Tina was in a coma for four days after the accident. When she woke up from the coma, her doctors had to explain what happened to her many times. She had a concussion that made it difficult to understand what was being told to her. And she had many other injuries. She had skull fractures and broken bones all over her body. She had to spend a month in the hospital to recover.
Healing inside and out
After the accident, Tina lived with her ex-mother-in-law. She had to use a wheelchair and do a lot of physical therapy. Her doctors told her that she would need to use a wheelchair for three months– at least. But Tina couldn’t wait that long. She was escaping a domestic violence problem with her ex-husband. Since Tina was living with her ex-husband’s mother, he knew where to find her.
So Tina needed to get well enough to get out of that wheelchair quickly. Even though her doctors told her it would be three months in a wheelchair, Tina only needed one. Then she left the home where she was staying. But she had to live in her car again. This time, she had her fiancé with her. And she had a newer, more spacious car.
It was hard living in her car. There weren’t many safe places for them to park and spend the night. And they didn’t always have easy access to a bathroom. But it was better for Tina to have her fiancé with her. She wasn’t alone.
One step at a time
December came and they both knew they needed to find stable housing. Her fiancé had been previously enrolled in Goodwill’s Housing and Essential Needs (HEN) program. He suggested that Tina visit Goodwill and ask for help. And she did.
She connected with the program and was on a waitlist for HEN. While she was waiting, Goodwill’s Foundational Community Support housing program stepped in to help. She and her fiancé got approved to move into a home in February.

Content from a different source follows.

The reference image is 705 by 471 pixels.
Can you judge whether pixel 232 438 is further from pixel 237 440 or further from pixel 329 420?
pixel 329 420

But, as January rolled around, Tina’s fiancé took his own life. She was alone. Things weren’t easy. She had to take things one day at a time. Her fiancé’s guidance was what got her to connect with Goodwill and enroll in HEN. She wouldn’t take that for granted.
As February approached, her wait was over. The HEN program helped Tina get the stable housing she needed. She also got essential needs items like dishes, pots and pans, and a trash can. She didn’t need much because she already had things in a storage unit from her previous home.
Tina continued taking everything one day at a time, physically and emotionally. She still needed to heal her injuries from her accident. She continued doing physical therapy and getting necessary surgeries to help her mobility.
Always moving forward
Her biggest goal is to get back to work. Tina has built a career in security. Her employer regularly calls her to check in and see how she is doing. They remind Tina that when she is ready, her job is waiting for her. But she must complete all necessary surgeries before she returns. Tina hopes to get them all done in the summer and before winter comes back around.
Since getting help from Goodwill, Tina said her life is much calmer, more secure, and less stressful. “It’s really hard to get yourself out of that survival mode, thinking you’re the only one kicking in the doors. But sometimes you have to put your trust in other people” Tina said. “Walk through that front door and just ask. It’ll change your life.”
Without Goodwill, Tina said she would be hopeless and much more alone. She is grateful for the people who helped her and who listened to her. “It’s hard when you know the only person you can count on is yourself. Now you’re telling me ‘I have to count on you?’ Prove it. And [Goodwill] did. I am very, very thankful for them.”